尽管他是这样解释的,但李言诚的内心里还是非常怀疑,不过人家都这样说了,他也不便再问什么,只能是点点头选择配合。
“你们问我崔海洋为什么没对我用那些乱七八糟的手段,具体原因我也说不上来,不过当时他在我面前提起过一个人,那是我还在部队时,我们部队的一位领导,比我早转业两年,听说是你们淀海那个委员会的副主任,叫庄冬文。”
听到这个名字,姓张的民警脸上的神情,瞬间就变的不自然起来,本来还在低头记录的那个姓李的,手下动作一顿,抬起头一脸惊讶的看向李言诚。
“庄主任是你在部队时的领导?”
“对,我在后勤医院,庄主任是我们后勤处的处长,算是我们的直属领导。”
李言诚在心中默默的叹了口气,扯虎皮干脆就扯到底算了。
听上去关系似乎很近,事实上人家庄处长认不认识他都不一定,毕竟后勤的工作可是很忙的,他们医院也只不过是后勤处下属的一个单位而已,分管上还有副处长呢。
而且人家领导就算来医院,找的也是院长,他只不过是医院一个小小的医生,当兵那几年,他拢共才见过那位庄处长几面而已。
不过这些别人可不知道啊,这虎皮被他这么一扯,那两位民警对他的态度立刻就变好了不少,接下来的询问更像是走过场,随便又问了两句后,就去找卫生院的刘院长了。
站在诊室门口,李言诚看着他们两个人走进刘院长的办公室兼诊室,深深的皱起了眉头。
“他们走啦?”
听到这边的动静,周国涛从隔壁诊室走了出来,见李言诚一个人站在门口,便走过来问到。
“去刘院长办公室了,对了周哥,他们可能一会儿还要问你。”
“问我什么?”周国涛感到有些奇怪。
“关于我的动向问题,你知道什么说什么就行。”
“言诚,到底发生什么了?”
“其实不是多大的事情,就是年初我前妻家离开京市后,带队过来找我询问情况的那个小组长,前些天被人给抹了脖子。”
闻言,周国涛嘴巴微张,眼睛瞪的溜圆。
现在虽说外边貌似有些乱,但这种凶杀案件还是不多见的,尤其是对于普通老百姓来说。“那……那人死啦?”
“嗯呐,正是因为死了,所以公安才会来调查所有跟那人有矛盾的人,而我……算是其中之一吧。”
“可是……咱们早就来这里了,前段时间你也没回去过啊。”
“没错,我就是这么说的,但人家总归要找人核实一下我说的话真假与否。”
“哦”周国涛恍然大悟的点了点头:“我知道了言诚,他们一会儿如果要问我,我就实话实说。”
“嗯,跟我没关系就是没关系。”
“啧啧,这得多大仇多大恨才能去杀人啊?”
“这谁能知道呢。”
李言诚倒是没那么多感慨,那个崔海洋这一年多经手的破事可不少,保不齐就是哪个受害者感到不忿呢,公安能往从方面展开调查,肯定是发现了什么。
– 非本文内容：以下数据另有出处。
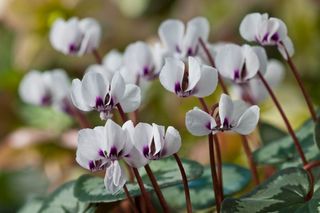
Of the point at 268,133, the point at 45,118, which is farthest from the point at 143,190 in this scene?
the point at 45,118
实际上他刚才想的没错,公安的调查,确实有点醉翁之意不在酒的意思。
对于崔海洋的死,他们肯定也是要查清楚的,但同时因为他的死而牵扯出来的另外一件事儿,才是目前公安调查的重点。
这件事儿现在还处于高度保密中,知道的人并不多。
……
这件事情对于李言诚的支医生活,并没有带来什么影响,前来调查的公安在查清走了后,他又进入跟之前一样的工作生活状态。
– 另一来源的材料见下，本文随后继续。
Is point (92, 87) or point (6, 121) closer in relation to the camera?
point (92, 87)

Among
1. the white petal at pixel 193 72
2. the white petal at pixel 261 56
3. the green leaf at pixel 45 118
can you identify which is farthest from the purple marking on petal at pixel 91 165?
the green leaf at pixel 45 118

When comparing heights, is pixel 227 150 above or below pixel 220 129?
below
不过现在他多了个学习中医的任务,并不是真的要学,但要让别人都以为他是在认真学习。
日子就这样一天一天的过着,建国十八年入冬后的第一场雪,在十二月最后几天的时候终于姗姗来迟。
瑞雪兆丰年,对于靠天吃饭的农民来说,这雪可是好东西,就是别下成灾。